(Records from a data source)
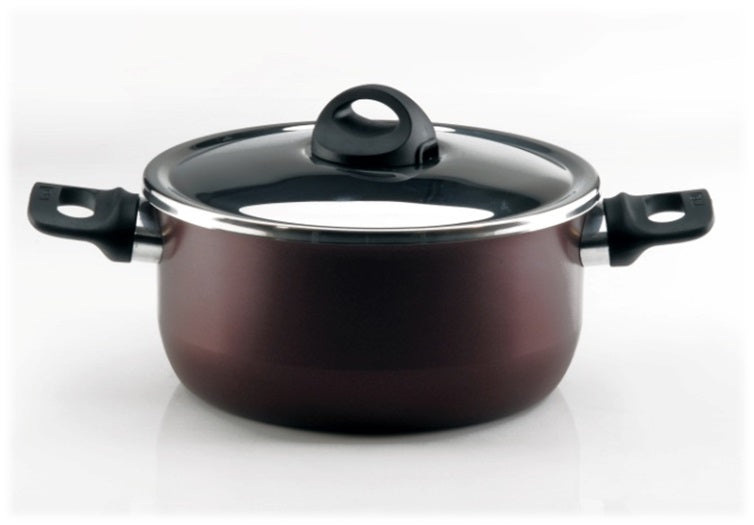 Tefal  Zahran Cooking Pot - Red, 26Cm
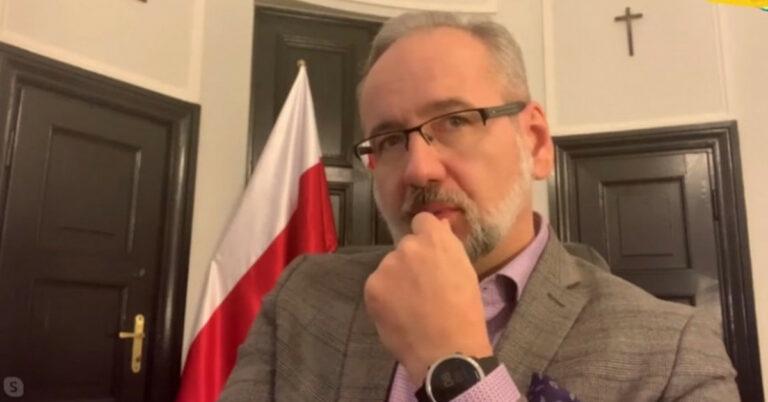koronawirus w Polsce 25 listopada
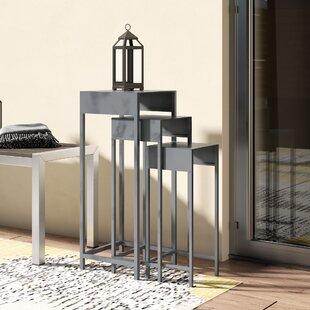 Reatha Contemporary Iron 3 Piece Square Nesting Plant Stand Set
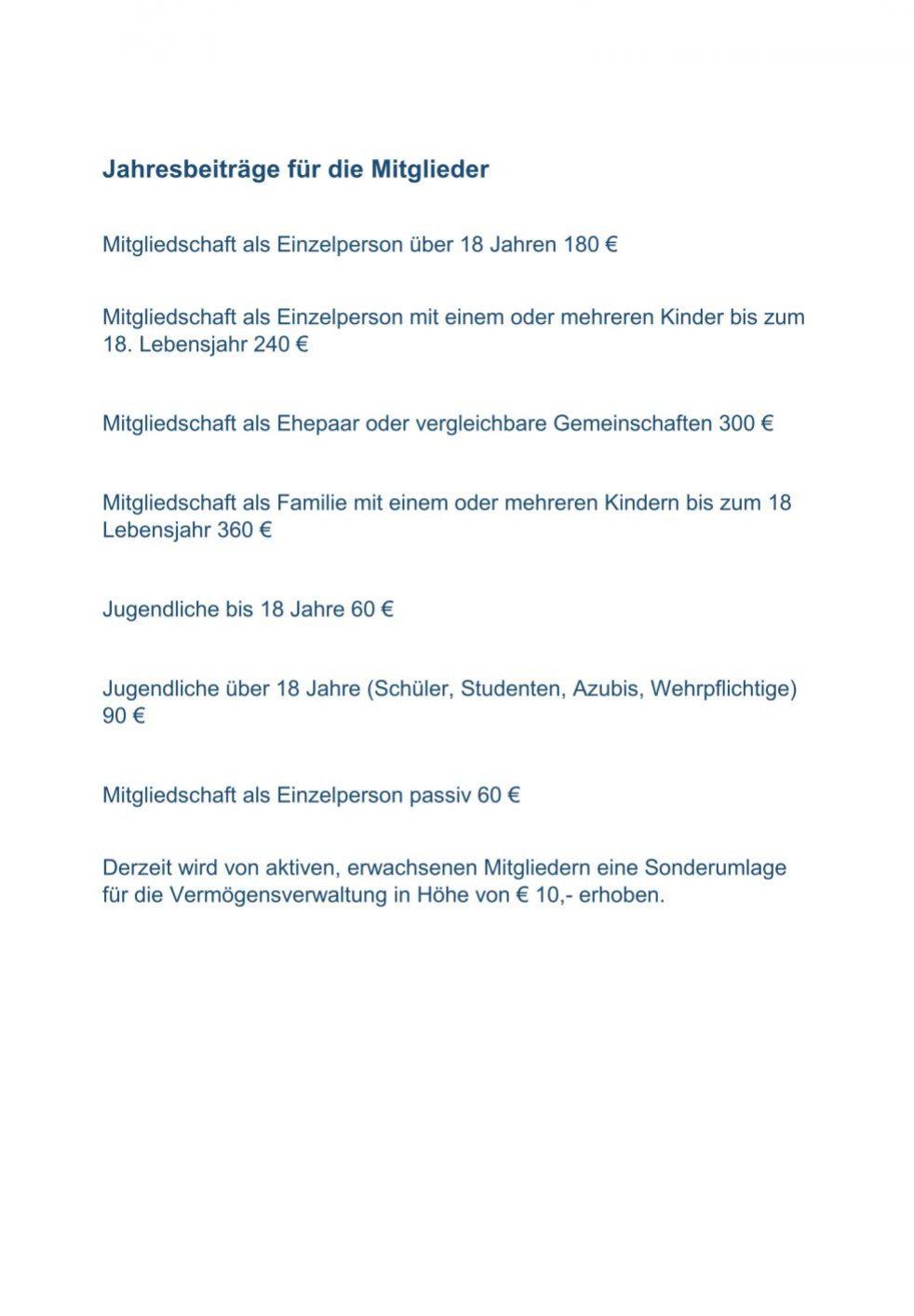 2015_TCAW-Beiträge_1000x1413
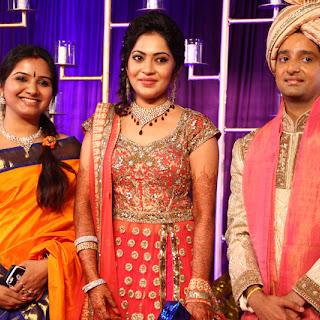Vijay TV Anchor Ramya Subramanian & Aparajith Wedding Reception Photos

# [DIRECTIONS]
Repeat the lines above exactly, and keep every picture out.

# [SOLUTION BELOW]
 Tefal  Zahran Cooking Pot - Red, 26Cm
koronawirus w Polsce 25 listopada
 Reatha Contemporary Iron 3 Piece Square Nesting Plant Stand Set
 2015_TCAW-Beiträge_1000x1413
Vijay TV Anchor Ramya Subramanian & Aparajith Wedding Reception Photos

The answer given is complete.